Visita técnica do 8° Seminário Energia + Limpa reúne, na prática, ‘mobilidade e energia do futuro’

O transporte para a visita técnica ao Centro de Pesquisa e Capacitação em Energia Solar da UFSC (Grupo Fotovoltaica-UFSC), localizado no Sapiens Parque, região Norte de Florianópolis, foi feito por um ônibus que pode resumir os dois temas mais importantes do 8º Seminário Energia + Limpa: o veículo é elétrico e movido a energia solar, o primeiro do Brasil com essa característica.

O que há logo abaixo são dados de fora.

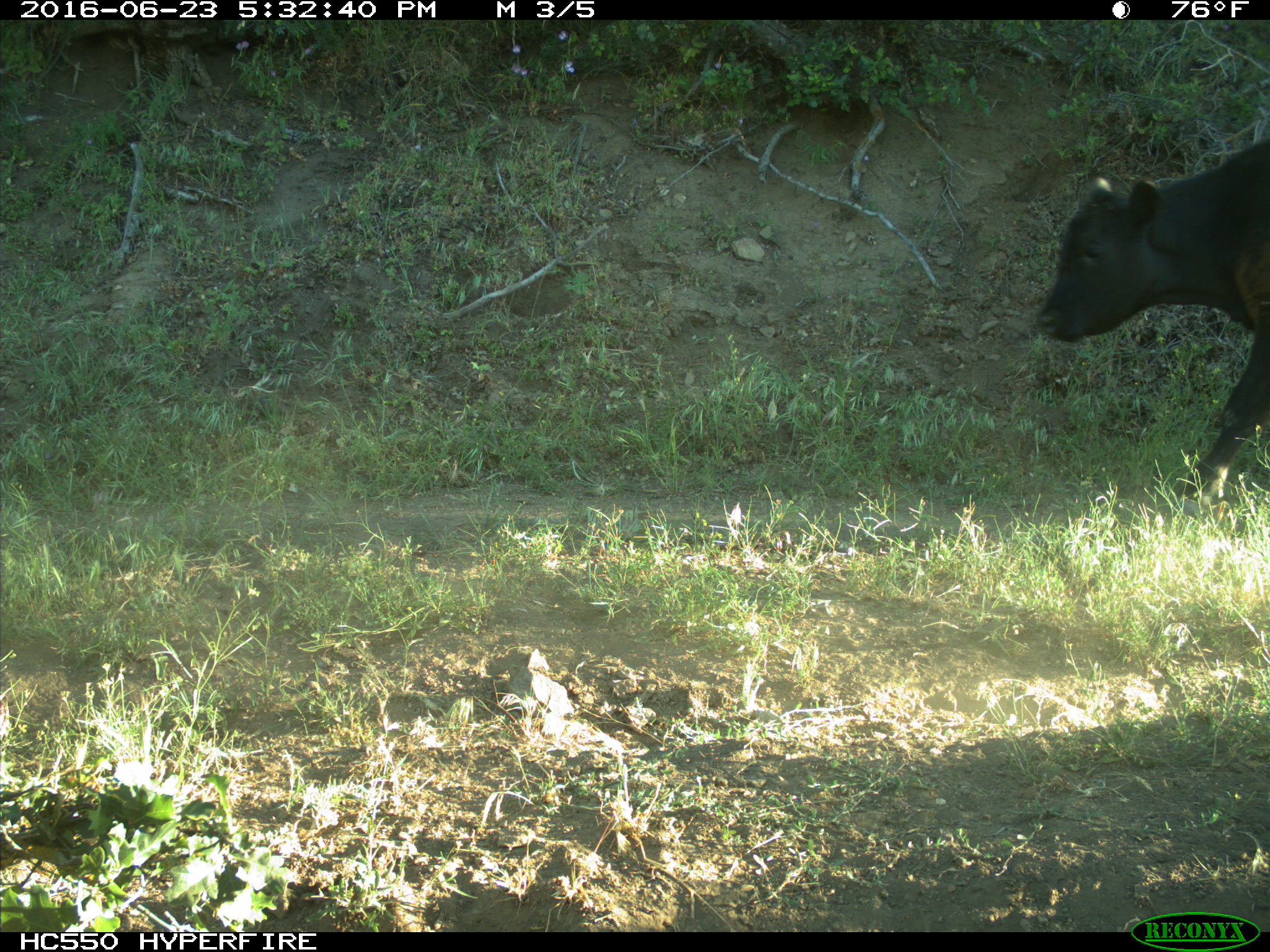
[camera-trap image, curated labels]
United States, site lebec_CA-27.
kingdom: Animalia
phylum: Chordata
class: Mammalia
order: Artiodactyla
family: Bovidae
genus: Bos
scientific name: Bos taurus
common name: domestic cow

A visita técnica, realizada no terceiro dia do evento, 9 de junho, foi dividida em dois grupos, um pela manhã e outro pela tarde. E começou no próprio ônibus, resultado das pesquisas do Grupo Fotovoltaica-UFSC, coordenado pelo professor e diretor do IDEAL, Ricardo Rüther. Os participantes do evento, ao embarcarem no veículo, já se mostraram interessados: “tem mesa”; “tem carregador de celular”, “tem entrada para USB”, “o ônibus não faz barulho”. Ao longo do percurso, o pesquisador Pedro Henrique Alves Veríssimo explicou outros detalhes sobre o veículo.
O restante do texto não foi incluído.